Task details: Reproduce the lines of the items below verbatim, beginning at the line that contains "Among these —" and stopping after the line that contains "to point 81,222?". Output those lines and nothing else.

Material:
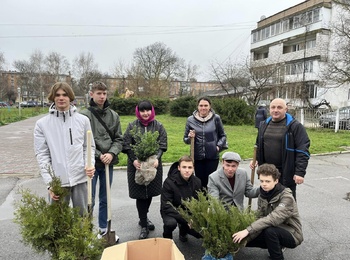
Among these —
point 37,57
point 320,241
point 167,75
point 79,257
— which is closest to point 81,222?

...

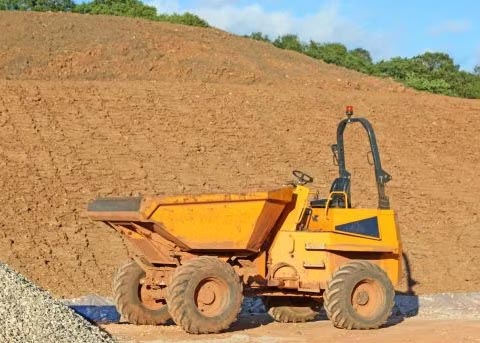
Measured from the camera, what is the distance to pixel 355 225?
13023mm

==

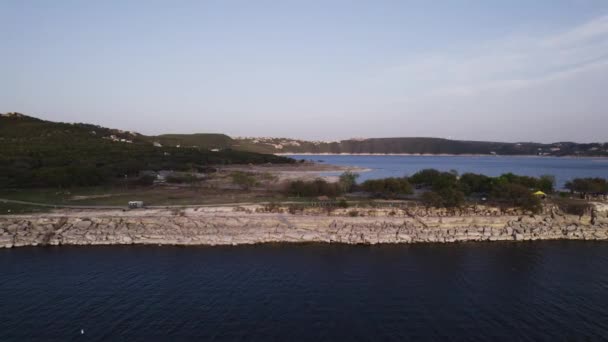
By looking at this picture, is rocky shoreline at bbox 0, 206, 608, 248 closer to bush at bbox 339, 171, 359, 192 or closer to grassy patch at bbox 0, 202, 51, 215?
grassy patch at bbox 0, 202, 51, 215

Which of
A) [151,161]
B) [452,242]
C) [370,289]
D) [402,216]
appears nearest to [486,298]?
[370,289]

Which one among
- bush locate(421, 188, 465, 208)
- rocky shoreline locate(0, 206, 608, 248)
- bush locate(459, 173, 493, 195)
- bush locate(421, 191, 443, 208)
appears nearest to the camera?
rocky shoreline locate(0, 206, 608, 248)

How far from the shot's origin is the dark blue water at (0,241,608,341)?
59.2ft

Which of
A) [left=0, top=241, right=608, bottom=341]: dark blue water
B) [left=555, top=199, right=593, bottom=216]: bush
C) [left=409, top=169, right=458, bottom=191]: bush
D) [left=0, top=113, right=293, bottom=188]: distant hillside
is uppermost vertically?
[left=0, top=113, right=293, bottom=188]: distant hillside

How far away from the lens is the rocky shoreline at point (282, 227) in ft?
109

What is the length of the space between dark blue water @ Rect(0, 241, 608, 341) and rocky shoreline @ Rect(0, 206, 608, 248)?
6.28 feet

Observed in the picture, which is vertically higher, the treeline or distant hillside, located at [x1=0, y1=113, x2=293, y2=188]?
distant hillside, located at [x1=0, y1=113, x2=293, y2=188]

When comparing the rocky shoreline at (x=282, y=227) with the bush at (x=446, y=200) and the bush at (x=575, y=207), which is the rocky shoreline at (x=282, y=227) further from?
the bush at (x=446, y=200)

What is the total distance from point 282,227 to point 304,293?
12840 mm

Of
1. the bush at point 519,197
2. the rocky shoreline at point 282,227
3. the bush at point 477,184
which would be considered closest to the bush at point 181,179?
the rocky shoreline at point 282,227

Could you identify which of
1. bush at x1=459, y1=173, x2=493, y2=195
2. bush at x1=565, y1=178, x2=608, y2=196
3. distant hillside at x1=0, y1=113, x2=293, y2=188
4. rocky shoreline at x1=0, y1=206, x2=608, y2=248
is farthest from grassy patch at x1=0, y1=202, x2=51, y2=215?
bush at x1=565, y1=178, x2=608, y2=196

Response to this exercise:
Among these —
point 37,57
point 320,241
point 167,75
point 79,257
— which is closest to point 81,222?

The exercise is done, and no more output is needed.